During July of this year, a patch of the Arctic ice cap the size of Indiana melted every day, according to the U.S. National Snow and Ice Data Center. That's a rate of shrinkage equal to 2007, when the ice cap retreated to the smallest size ever recorded. In Canada's Arctic Sea outpost of Tuktoyaktuk (which should be familiar to viewers of History's Ice Road Truckers), the edge of the ice pack is now 80 miles away from the coast, double the summertime distance from a few decades ago, and the water is so warm (that being a relative term of course), that kids have gone swimming in the ocean this summer.
Scientists said that while global temperatures, on average, have risen by a degree during the past century, that rate of increase has been double in the Arctic. They are also seeing the thick, permanent ice of the cap being replaced by a thinner ice sheet that melts each summer before refreezing as winter sets in. What this will mean to the environment in the long-term remains to be seen, but it's affect on polar bears is already becoming evident (they're getting thinner and having to spend more time swimming to get to the ice packs that they use for hunting seals).

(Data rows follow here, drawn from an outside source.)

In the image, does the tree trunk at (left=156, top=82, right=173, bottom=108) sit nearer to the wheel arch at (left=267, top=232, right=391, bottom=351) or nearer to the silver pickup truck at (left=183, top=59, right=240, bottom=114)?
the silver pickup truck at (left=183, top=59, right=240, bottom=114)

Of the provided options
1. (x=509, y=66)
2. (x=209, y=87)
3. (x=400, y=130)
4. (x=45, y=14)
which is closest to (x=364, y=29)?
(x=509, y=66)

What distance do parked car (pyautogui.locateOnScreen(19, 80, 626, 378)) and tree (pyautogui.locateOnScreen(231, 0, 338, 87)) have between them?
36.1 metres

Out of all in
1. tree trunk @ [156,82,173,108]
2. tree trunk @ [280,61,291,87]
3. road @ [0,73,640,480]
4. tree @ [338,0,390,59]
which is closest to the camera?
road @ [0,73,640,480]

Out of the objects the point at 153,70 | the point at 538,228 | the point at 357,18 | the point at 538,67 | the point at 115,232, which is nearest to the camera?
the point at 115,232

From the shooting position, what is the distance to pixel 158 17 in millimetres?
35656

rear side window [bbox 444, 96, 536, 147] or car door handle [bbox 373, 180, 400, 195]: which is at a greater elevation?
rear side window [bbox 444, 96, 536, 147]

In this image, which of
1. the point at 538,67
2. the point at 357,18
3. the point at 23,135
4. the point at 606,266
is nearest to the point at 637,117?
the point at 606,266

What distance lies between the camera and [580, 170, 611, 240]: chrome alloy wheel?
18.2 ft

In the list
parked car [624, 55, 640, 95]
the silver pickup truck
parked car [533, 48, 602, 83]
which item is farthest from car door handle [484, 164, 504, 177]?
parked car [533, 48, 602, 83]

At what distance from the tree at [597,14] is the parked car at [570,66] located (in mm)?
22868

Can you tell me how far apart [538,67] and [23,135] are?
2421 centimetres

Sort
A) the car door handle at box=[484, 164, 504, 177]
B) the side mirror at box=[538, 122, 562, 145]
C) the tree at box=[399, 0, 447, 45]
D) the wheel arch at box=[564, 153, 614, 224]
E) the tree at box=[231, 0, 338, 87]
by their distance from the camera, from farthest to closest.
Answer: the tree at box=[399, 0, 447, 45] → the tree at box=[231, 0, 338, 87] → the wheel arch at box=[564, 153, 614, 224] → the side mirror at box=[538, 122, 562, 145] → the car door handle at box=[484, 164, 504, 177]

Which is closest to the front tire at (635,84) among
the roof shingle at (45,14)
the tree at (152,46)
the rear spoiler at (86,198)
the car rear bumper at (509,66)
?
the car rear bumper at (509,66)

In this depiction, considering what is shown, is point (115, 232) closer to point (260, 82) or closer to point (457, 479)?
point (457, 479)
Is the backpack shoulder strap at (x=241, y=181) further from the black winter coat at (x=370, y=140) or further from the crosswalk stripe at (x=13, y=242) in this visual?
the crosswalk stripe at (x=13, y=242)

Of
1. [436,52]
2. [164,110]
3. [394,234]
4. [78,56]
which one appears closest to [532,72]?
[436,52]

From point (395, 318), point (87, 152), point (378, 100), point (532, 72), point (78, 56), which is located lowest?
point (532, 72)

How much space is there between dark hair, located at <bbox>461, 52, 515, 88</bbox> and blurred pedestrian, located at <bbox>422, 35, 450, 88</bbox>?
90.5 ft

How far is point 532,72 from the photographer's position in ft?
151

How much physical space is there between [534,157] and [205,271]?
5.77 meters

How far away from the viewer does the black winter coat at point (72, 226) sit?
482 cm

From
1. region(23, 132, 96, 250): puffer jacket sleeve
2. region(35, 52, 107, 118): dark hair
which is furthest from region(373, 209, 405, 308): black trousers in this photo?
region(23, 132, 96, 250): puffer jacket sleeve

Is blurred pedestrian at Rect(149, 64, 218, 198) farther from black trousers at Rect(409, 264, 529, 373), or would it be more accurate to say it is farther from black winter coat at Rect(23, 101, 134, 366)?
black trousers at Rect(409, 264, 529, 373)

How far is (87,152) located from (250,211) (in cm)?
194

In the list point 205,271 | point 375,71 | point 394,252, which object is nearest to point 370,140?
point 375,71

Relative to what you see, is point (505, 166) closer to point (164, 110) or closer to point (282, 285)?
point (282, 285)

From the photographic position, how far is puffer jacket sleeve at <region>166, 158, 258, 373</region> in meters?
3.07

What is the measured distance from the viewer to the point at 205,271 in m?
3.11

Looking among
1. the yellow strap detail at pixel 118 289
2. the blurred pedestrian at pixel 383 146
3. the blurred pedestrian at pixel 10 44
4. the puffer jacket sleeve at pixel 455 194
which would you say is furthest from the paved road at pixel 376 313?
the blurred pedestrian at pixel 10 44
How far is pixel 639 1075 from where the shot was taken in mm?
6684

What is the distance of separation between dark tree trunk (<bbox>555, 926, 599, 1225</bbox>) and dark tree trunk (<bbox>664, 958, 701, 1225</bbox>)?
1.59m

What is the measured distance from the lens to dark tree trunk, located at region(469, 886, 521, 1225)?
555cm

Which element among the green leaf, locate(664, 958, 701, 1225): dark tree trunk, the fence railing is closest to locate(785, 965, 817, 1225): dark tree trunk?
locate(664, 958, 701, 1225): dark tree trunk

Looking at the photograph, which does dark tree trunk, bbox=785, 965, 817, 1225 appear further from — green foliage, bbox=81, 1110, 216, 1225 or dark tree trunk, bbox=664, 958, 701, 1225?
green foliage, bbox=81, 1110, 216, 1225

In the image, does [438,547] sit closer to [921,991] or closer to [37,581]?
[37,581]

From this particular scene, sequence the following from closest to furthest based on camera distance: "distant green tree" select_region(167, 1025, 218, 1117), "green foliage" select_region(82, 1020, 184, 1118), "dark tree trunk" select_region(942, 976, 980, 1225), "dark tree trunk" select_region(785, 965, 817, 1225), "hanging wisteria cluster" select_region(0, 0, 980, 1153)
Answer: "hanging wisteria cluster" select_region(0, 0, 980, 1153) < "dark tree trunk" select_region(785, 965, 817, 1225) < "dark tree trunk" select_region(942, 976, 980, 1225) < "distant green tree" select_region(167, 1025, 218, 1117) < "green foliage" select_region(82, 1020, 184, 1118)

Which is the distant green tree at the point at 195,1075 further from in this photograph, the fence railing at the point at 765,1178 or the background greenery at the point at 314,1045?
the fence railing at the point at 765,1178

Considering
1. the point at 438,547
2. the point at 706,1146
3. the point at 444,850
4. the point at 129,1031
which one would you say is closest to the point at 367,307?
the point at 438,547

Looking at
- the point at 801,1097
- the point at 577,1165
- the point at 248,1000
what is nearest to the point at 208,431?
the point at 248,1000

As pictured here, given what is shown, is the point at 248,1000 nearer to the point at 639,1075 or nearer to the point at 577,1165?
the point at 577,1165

Meanwhile on the other side of the globe a Russian-Swedish expedition is setting off from the Russian port of Murmansk on a cruise of the North East Passage around Russia's northern coastline to highlight the effects of global warming on that part of the world. Normally portions of the Passage are only open for about eight weeks a year, but this year - thanks to the retreat of the ice pack - the crew of the sailboat "Explorer of Sweden" expect to be able to sail through passages usually sealed off by ice.